_Passage to read_:
▼

Re: Create own SQL parser

Posted by Dmitriy Setrakyan <ds...@apache.org>.

On Tue, Aug 1, 2017 at 11:08 PM, Vladimir Ozerov <vo...@gridgain.com>
wrote:

> Own parser capable of processing non-SELECT and non-DML statements.
>

And how will it integrate with H2 parser? Or are you suggesting that we get
rid of H2 SQL parser?


>
> On Tue, Aug 1, 2017 at 9:44 PM, <ds...@apache.org> wrote:
>
> > Vova, I am not sure what you are proposing... extending H2 parser with
> new
> > syntax or a brand new parser?
> >
> > ⁣D.
> >
> > On Aug 1, 2017, 4:26 PM, at 4:26 PM, Vladimir Ozerov <
> vozerov@gridgain.com>
> > wrote:
> > >Andrey,
> > >
> > >Note that I am not proposing to remove H2 as a whole. Main point for
> > >now is
> > >to support missing pieces of DDL syntax and possibly and some
> > >extensions.
> > >Several examples:
> > >
> > >1) Currently CREATE TABLE command looks ugly:
> > >CREATE TABLE Person (id LONG, name VARCHAR) WITH "template=PARTITIONED,
> > >backups=1, ..."
> > >
> > >Commas typically treated in a special way in editors and IDEs, so user
> > >will
> > >have to escape them, making usability even worse.
> > >
> > >2) What if I need to introduce new template? Currently you have to
> > >restart
> > >the node with new config. With our own parser you will do:
> > >CREATE TEMPLATE my_template MODE=PARTITIONED, BACKUPS=1;
> > >CREATE TABLE Person (...) TEMPLATE my_template;
> > >
> > >No restarts, everything is done dynamically.
> > >
> > >
> > >
> > >On Tue, Aug 1, 2017 at 4:18 PM, Andrey Mashenkov
> > ><andrey.mashenkov@gmail.com
> > >> wrote:
> > >
> > >> Vovan,
> > >>
> > >> 1. What about ANSI-xx compliant? Will new syntax brake it in some
> > >cases or
> > >> just extend?

▲

_Stored data_:
▼

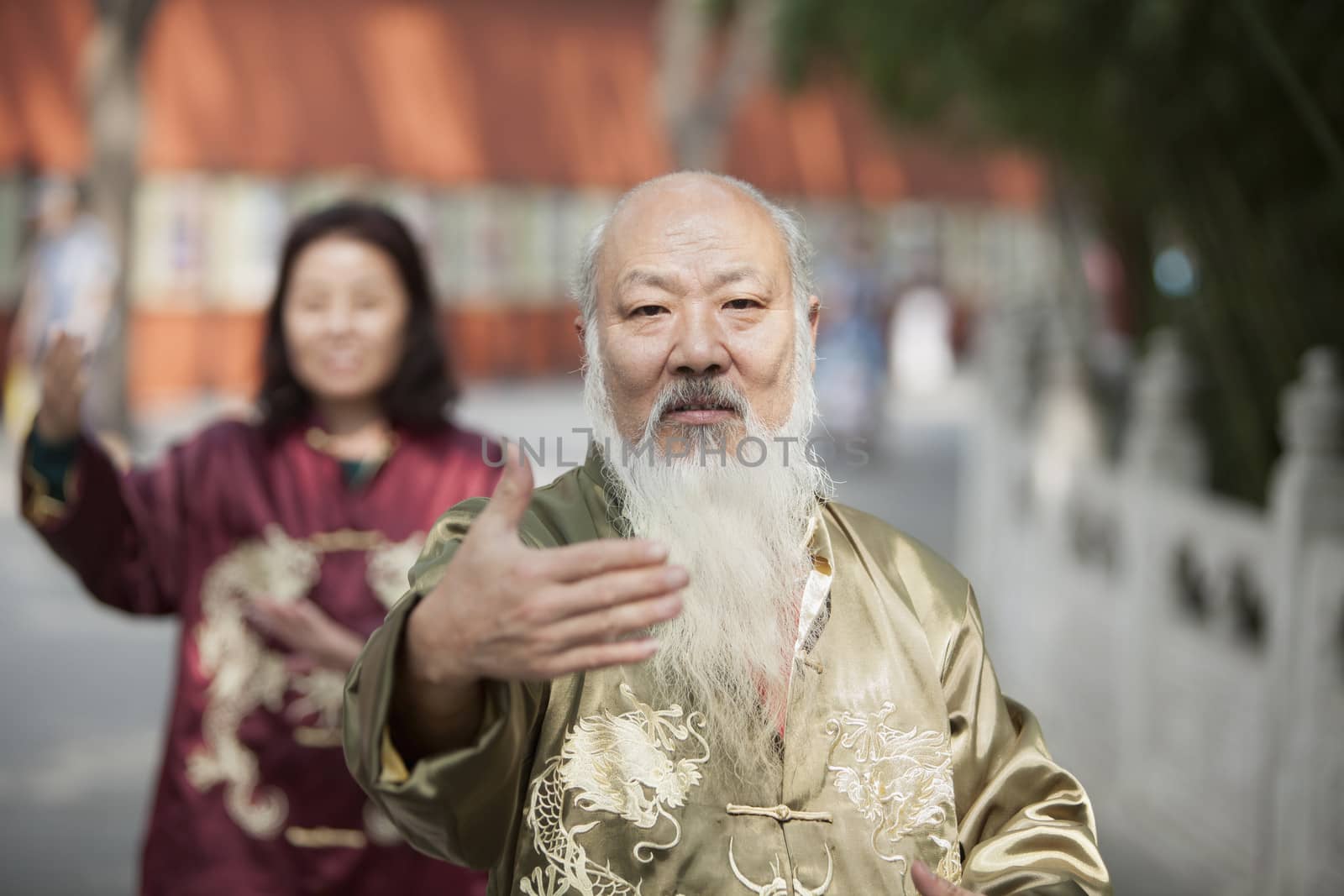 Two Chinese People Practicing Tai Ji
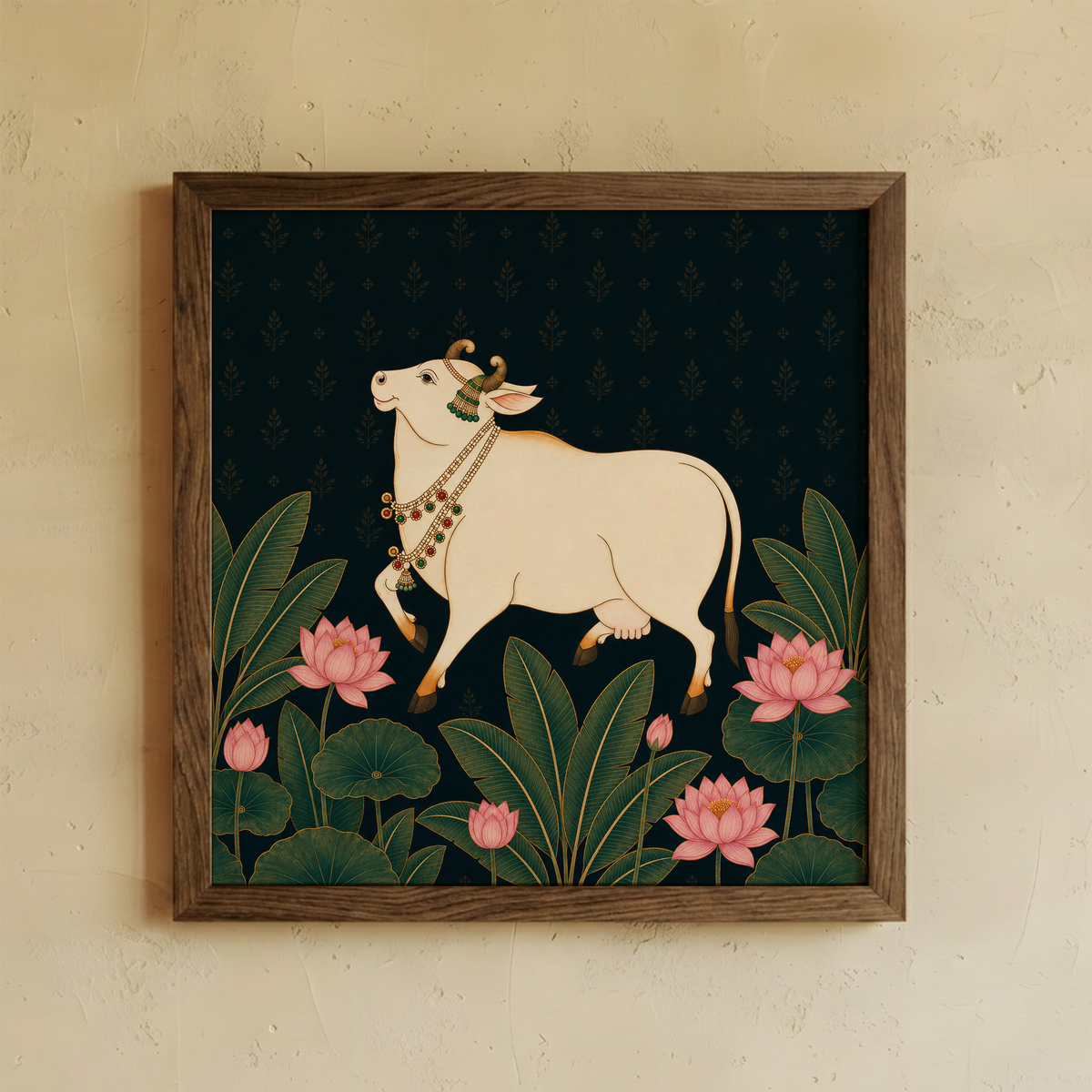A framed art print featuring a traditional Indian illustration of a white cow (Gaurav) adorned with a decorative necklace, walking among green lotus leaves and pink lotus flowers on a dark background, mounted on a textured beige wall.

▲

_Problem description_:
Copy out the SQL parser thread word for word, from its first line to its last.

_Output of the task_:
Re: Create own SQL parser

Posted by Dmitriy Setrakyan <ds...@apache.org>.

On Tue, Aug 1, 2017 at 11:08 PM, Vladimir Ozerov <vo...@gridgain.com>
wrote:

> Own parser capable of processing non-SELECT and non-DML statements.
>

And how will it integrate with H2 parser? Or are you suggesting that we get
rid of H2 SQL parser?


>
> On Tue, Aug 1, 2017 at 9:44 PM, <ds...@apache.org> wrote:
>
> > Vova, I am not sure what you are proposing... extending H2 parser with
> new
> > syntax or a brand new parser?
> >
> > ⁣D.
> >
> > On Aug 1, 2017, 4:26 PM, at 4:26 PM, Vladimir Ozerov <
> vozerov@gridgain.com>
> > wrote:
> > >Andrey,
> > >
> > >Note that I am not proposing to remove H2 as a whole. Main point for
> > >now is
> > >to support missing pieces of DDL syntax and possibly and some
> > >extensions.
> > >Several examples:
> > >
> > >1) Currently CREATE TABLE command looks ugly:
> > >CREATE TABLE Person (id LONG, name VARCHAR) WITH "template=PARTITIONED,
> > >backups=1, ..."
> > >
> > >Commas typically treated in a special way in editors and IDEs, so user
> > >will
> > >have to escape them, making usability even worse.
> > >
> > >2) What if I need to introduce new template? Currently you have to
> > >restart
> > >the node with new config. With our own parser you will do:
> > >CREATE TEMPLATE my_template MODE=PARTITIONED, BACKUPS=1;
> > >CREATE TABLE Person (...) TEMPLATE my_template;
> > >
> > >No restarts, everything is done dynamically.
> > >
> > >
> > >
> > >On Tue, Aug 1, 2017 at 4:18 PM, Andrey Mashenkov
> > ><andrey.mashenkov@gmail.com
> > >> wrote:
> > >
> > >> Vovan,
> > >>
> > >> 1. What about ANSI-xx compliant? Will new syntax brake it in some
> > >cases or
> > >> just extend?